One really annoying problem I had with CDE/Solaris was that it doesn't support mouse scroll wheels, so you have to use the scroll bars to navigate windows and documents. The usual fix for this (adding the ZAxisMapping line to the config file for XFree86) doesn't work because Solaris doesn't use XFree86 -- it uses the standard X11R6 with proprietary code from Sun instead.
The default shell is SH, which is certainly functional and good for writing and running simple scripts but isn't as nice as the BASH or TCSH shells that are default in GNU/Linux and FreeBSD. BASH, KSH, and CSH are included with the default Solaris install, so you can switch if you like. The only CLI editor included is the always archaic vi, but the Companion CD includes vim, emacs, and pico.
Solaris 9 x86 was clearly designed for high-end workstations and servers, and even then in monocultural environments where everyone else is using Solaris or where Solaris-only software must be used. The UltraSPARC workstation architecture in general is marketed primarily to MCAD designers, software developers, and those in the scientific visualization and imaging fields. If you were working in a company that used both SPARC and x86 machines but needed to use the same software on both architectures, it would make more sense to use Solaris x86 than it would to buy new SPARC machines or to switch everything over to a different OS and architecture.
As a server OS, Solaris seems competent based on the fact that it has passed the above-mentioned qualification testing for the UNIX standards and the fact that Netcraft has recorded a rise in Sun ONE (Open Net Environment web services) Internet servers over the past two months. Solaris has a reputation for being a stable workstation platform for heavy-duty work in science and industry, but that reputation was primarily built on the quality and speed of Sun's hardware combined with Solaris UNIX. Solaris adds a great deal of value to Sun hardware, but by itself it isn't worth much unless you absolutely need it. At best the x86 edition is barely competition for Free Software Unix projects in the GNU/Linux and *BSD communities, which scale better, cost less, support more hardware, and are easier to configure, customize and maintain.

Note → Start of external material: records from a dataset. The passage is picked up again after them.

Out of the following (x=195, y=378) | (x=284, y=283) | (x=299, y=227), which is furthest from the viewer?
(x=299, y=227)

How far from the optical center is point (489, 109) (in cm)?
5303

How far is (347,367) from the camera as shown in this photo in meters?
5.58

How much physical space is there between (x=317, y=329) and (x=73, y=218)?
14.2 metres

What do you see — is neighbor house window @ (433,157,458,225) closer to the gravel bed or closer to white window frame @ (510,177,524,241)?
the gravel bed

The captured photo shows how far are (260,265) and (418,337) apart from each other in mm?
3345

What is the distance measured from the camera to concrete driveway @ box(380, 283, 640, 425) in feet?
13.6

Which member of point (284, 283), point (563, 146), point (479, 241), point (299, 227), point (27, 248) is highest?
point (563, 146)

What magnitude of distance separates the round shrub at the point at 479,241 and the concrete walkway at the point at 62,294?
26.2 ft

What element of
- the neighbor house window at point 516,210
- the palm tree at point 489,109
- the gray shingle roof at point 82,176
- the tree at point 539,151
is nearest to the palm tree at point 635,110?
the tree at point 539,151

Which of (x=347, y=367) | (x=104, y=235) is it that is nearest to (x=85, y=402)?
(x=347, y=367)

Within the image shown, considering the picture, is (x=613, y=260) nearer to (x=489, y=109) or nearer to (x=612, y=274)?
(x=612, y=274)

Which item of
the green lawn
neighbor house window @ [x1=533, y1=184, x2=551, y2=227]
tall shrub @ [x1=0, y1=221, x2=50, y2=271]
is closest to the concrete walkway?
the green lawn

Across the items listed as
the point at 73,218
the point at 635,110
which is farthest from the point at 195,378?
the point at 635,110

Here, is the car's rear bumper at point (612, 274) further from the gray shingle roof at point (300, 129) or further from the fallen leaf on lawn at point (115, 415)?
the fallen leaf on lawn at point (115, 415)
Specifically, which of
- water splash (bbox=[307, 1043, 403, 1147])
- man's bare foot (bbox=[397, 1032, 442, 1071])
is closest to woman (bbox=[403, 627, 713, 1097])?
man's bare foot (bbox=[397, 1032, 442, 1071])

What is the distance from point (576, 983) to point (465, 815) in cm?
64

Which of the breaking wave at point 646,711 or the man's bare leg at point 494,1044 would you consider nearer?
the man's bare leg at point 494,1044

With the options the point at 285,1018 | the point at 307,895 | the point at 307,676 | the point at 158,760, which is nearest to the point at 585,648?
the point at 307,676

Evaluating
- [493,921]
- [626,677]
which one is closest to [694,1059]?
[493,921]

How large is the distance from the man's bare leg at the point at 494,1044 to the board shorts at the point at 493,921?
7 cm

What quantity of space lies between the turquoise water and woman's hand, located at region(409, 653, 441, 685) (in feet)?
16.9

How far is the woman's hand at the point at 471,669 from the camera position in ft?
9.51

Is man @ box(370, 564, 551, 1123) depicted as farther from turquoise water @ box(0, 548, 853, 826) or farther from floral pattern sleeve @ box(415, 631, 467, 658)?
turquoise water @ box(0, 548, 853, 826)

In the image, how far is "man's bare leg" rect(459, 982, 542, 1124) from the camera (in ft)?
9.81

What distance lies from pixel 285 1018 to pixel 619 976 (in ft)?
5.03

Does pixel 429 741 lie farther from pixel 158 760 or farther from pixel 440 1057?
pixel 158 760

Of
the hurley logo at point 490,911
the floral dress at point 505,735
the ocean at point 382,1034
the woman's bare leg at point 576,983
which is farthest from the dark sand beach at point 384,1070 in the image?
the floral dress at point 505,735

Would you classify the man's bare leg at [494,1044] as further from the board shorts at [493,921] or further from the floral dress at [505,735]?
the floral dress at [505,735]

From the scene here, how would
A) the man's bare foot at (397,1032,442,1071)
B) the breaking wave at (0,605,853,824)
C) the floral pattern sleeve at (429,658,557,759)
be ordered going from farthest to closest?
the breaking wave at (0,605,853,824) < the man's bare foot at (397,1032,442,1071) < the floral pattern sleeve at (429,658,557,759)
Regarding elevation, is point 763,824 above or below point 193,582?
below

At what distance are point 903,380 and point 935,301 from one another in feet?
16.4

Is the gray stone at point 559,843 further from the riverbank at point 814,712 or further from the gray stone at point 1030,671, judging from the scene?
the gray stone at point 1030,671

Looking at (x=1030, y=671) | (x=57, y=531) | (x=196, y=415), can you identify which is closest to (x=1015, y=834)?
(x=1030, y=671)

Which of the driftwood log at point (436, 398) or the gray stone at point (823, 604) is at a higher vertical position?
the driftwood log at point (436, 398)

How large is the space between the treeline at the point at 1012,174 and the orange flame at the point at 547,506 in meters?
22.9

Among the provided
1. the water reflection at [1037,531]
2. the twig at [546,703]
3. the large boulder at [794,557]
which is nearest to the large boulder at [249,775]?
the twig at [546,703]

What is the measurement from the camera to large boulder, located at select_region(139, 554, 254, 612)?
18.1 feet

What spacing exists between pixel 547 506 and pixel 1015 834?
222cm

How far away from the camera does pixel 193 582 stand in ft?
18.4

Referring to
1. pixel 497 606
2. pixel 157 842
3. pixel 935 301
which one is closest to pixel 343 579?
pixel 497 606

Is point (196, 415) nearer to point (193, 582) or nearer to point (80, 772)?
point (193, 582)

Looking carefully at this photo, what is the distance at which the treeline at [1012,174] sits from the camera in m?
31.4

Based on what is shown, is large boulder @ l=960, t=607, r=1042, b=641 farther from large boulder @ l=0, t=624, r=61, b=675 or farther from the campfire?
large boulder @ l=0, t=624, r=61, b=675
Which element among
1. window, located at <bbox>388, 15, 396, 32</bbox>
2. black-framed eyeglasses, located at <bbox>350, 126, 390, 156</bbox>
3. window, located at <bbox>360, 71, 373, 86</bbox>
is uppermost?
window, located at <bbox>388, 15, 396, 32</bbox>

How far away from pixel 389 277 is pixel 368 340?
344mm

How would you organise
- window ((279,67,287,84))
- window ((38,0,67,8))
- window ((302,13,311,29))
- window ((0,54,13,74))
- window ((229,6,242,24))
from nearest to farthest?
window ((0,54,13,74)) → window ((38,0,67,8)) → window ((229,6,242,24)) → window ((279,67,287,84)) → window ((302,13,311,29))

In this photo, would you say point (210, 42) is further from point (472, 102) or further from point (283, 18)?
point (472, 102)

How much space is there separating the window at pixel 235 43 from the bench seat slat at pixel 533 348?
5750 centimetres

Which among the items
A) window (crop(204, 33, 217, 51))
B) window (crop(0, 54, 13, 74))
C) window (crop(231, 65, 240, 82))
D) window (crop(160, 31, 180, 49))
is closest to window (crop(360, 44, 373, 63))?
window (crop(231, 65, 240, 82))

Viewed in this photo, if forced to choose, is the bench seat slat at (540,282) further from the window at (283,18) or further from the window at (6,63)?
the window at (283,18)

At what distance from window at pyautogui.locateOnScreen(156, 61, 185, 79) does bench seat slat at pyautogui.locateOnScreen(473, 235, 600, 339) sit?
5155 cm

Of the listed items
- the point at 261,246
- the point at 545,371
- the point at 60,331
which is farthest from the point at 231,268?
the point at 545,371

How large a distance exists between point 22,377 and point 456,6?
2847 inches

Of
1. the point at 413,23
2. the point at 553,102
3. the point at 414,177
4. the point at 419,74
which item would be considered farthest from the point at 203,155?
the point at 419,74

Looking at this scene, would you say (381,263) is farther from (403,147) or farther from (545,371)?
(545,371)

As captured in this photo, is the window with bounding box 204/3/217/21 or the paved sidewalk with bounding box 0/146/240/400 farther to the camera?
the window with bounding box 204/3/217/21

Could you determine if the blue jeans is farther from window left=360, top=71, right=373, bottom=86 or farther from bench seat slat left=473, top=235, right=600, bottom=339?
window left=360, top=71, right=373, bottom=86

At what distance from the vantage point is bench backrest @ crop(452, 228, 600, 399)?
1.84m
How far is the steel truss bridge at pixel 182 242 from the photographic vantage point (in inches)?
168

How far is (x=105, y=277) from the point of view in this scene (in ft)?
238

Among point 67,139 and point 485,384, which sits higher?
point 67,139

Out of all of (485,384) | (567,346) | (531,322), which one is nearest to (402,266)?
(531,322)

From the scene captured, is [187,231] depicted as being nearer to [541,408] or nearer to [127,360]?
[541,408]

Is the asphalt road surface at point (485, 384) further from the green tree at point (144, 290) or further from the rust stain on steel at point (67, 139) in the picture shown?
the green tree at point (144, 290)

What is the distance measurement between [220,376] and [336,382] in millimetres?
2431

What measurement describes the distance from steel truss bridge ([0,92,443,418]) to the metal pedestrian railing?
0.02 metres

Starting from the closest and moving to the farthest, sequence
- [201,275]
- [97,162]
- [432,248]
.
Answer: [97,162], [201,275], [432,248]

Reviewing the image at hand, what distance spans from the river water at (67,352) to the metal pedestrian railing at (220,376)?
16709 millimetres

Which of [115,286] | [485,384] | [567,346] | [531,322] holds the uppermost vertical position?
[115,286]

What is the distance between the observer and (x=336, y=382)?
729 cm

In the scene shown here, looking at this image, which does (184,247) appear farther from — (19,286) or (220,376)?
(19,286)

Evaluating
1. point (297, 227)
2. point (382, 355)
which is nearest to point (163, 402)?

Solaris x86 fits a very small niche. If you need it, you need it -- it's not a bad operating system to be stuck with anyway -- but if you don't need it, you don't want it. I would strongly advise anyone considering Solaris 9 x86 in even a small corporate environment to also purchase at least an initial support contract from Sun and a good manual on Solaris administration. Once you get it running it is unlikely to need any major adjustments, but the materials given to you in the media kit are not going to be sufficient to get you set up.
Solaris 9 seems designed specifically for large network environments, but it lacks the peripheral hardware support and network configuration procedures that a lot of users are used to.
I'm not going to include any developer recommendations because Solaris is a proprietary OS with a limited market. It's not for everyone and doesn't pretend to be, much like AIX, IRIX, and HP-UX/Tru64. I wish I could provide some screen shots, but with no network access, no CDRW to write to, and no ability to write to other hard drives I found myself totally isolated from the non-Solaris world. If nothing else, it was certainly secure from intrusion.
According to Sun, there will be expanded support for video cards and other peripherals in the near future. This may include porting some drivers from XFree86 and some help from hardware manufacturers. Full documentation for all Sun products is available at docs.sun.com and a good resource for finding out more information about Solaris x86 can be found here.